An amino acid analysis blood test is an evaluation of amino acid profile which serves as a good indicator of overall nutritional status. Free amino acids can be measured in plasma, urine, or cerebrospinal fluid (CSF), depending on the clinical concern. Plasma amino acids are indicated when following up infants with positive newborn screening result, evaluating patients with symptoms and signs of a possible metabolic condition (such as lethargy, vomiting, and failure to thrive), and monitoring individuals with a metabolic condition. This assay is sensitive in detecting specific amino acid disorders including phenylketonuria, maple syrup urine disease, tyrosinemias, urea cycle disorders, homocytinuria and various organic acidemias, etc.
Interpretation: For diagnostic purposes, it is best to combine amino acid findings with other metabolic profiles such as plasma acylcarnitine/carnitine and urine organic acids analysis to achieve an accurate diagnosis. Because plasma amino acid levels can be impacted by a patient’s nutritional and clinical status, a fasting or a pre-feed sample (infants) is required. Additionally, sample condition (hemolysis, etc) may also alter certain amino acid concentrations. Therefore, plasma should be immediately separated from whole blood and kept frozen until submission.
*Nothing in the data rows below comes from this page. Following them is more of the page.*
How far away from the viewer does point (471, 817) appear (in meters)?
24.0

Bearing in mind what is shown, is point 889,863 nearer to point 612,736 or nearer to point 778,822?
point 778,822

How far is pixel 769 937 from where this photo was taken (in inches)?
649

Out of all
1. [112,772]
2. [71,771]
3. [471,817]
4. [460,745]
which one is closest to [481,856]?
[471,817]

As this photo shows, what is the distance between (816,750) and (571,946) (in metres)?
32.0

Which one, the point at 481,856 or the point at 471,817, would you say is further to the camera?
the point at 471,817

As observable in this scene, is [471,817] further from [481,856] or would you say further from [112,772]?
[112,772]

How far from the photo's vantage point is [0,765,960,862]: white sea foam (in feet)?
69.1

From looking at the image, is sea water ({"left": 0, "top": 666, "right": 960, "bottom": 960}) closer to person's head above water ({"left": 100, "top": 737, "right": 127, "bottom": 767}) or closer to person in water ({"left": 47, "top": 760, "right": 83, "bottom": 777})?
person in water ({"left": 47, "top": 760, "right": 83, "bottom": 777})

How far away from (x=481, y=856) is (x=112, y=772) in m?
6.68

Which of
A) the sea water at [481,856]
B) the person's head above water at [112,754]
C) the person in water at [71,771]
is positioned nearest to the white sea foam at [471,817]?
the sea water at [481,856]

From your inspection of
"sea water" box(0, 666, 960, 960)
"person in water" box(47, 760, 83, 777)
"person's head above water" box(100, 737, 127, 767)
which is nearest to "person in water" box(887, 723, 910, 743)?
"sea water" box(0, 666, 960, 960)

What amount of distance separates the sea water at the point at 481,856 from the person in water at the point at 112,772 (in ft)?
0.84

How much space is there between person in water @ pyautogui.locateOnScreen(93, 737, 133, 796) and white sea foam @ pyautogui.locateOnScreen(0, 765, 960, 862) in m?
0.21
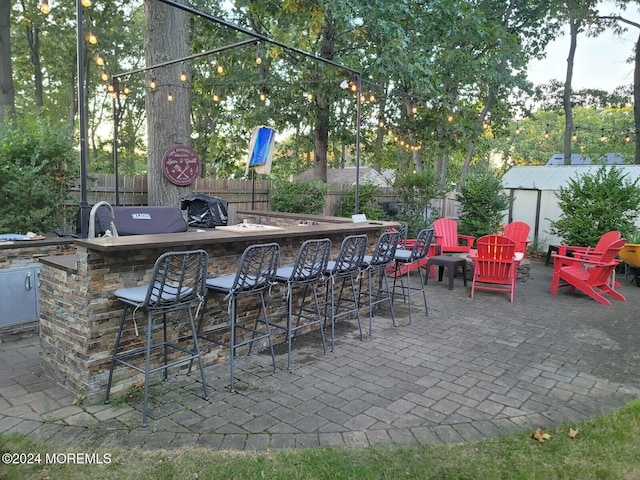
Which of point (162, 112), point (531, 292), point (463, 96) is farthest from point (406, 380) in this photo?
point (463, 96)

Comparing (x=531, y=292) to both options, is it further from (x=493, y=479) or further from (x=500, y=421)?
(x=493, y=479)

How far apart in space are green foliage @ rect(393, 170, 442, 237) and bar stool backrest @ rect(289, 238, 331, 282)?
6145mm

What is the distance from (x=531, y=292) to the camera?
289 inches

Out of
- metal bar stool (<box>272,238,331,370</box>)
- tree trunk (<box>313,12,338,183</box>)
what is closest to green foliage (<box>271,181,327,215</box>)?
tree trunk (<box>313,12,338,183</box>)

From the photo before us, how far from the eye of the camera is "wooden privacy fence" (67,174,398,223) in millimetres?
6930

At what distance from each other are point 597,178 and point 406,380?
23.7 ft

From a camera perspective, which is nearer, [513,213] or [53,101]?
[513,213]

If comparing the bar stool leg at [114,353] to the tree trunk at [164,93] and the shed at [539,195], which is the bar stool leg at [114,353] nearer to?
the tree trunk at [164,93]

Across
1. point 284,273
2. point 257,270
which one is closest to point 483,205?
point 284,273

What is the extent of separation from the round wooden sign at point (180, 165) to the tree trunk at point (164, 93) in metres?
0.07

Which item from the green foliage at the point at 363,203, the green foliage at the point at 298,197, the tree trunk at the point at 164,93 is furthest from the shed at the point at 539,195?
the tree trunk at the point at 164,93

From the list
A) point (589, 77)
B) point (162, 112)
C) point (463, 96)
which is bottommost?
point (162, 112)

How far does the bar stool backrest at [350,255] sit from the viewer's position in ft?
14.8

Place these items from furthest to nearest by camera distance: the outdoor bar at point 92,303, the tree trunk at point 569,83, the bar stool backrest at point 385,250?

Urine amino acids are used to identify generalized or specific disorders of renal amino acid transport (eg, renal Fanconi syndrome, cystinuria). CSF amino acids are evaluated to identify disorders of amino acid metabolism that affect the central nervous system (eg, glycine encephalopathy and serine biosynthesis disorders). Concurrent plasma amino acids analysis is required when testing CSF amino acids for these conditions.